Lenders to the Shapoorji Pallonji group led by the State Bank of India (SBI) have given their green signal to a Rs 10,900cr debt recast package plan for the group.
The proposal is now before the K.V. Kamath-led RBI panel for its approval. The Reserve Bank of India (RBI) in August last year had said the Kamath panel will vet all resolution plans of entities hit by the vagaries of the coronavirus-induced lockdown and having exposures of at least Rs 1,500 crore.
Care Ratings has given an RP4 rating for the restructuring plan of the SP group, the minimum rating required by an entity keen on a resolution and whose exposure is over Rs 100 crore. The RBI had mandated that entities keen on a recast must get itself rated by at least one credit rating agency.
According to the recast plan, the SP group will not have to make principal payments for two years while the interest payments will be suspended till September this year.
However, there is no relief on the interest rate and the group will have to pay the previously agreed rate set with the lenders.
The group owes a little over Rs 22,000 crore, but under this package loans worth Rs 10,900 crore will be restructured.
The SP group had earlier told the lenders that it was also looking at asset sales in various arms of the group such as Eureka Forbes, Sterling & Wilson Solar and Afcons Infrastructure which are expected to be completed in the next fiscal.
It is also learnt that promoter borrowings of around Rs 2,700 crore will be converted into perpetual debt to lessen the burden.

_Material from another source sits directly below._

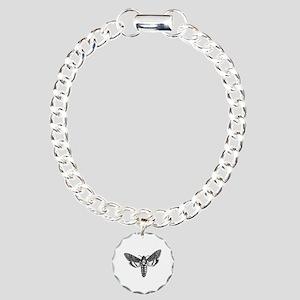 Deaths-head Hawkmoth Bracelet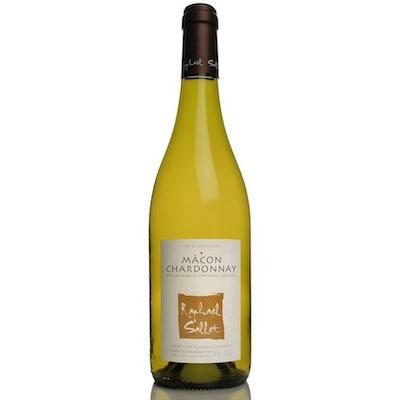Mâcon Chardonnay Domaine Sallet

The development comes just days after the Supreme Court upheld the sacking of Cyrus Mistry as the chairman of Tata Sons back in 2016 by the board.
Last week, a bench of Chief Justice S.A. Bobde and justices A.S. Bopanna and V. Ramasubramanian said it was allowing the appeals filed by Tata Group.
The court said, “all the questions of law are liable to be answered in favour of the appellants Tata Group and the appeals filed by the Tata Group are liable to be allowed and those by Shapoorji Pallonji Group are liable to be dismissed”.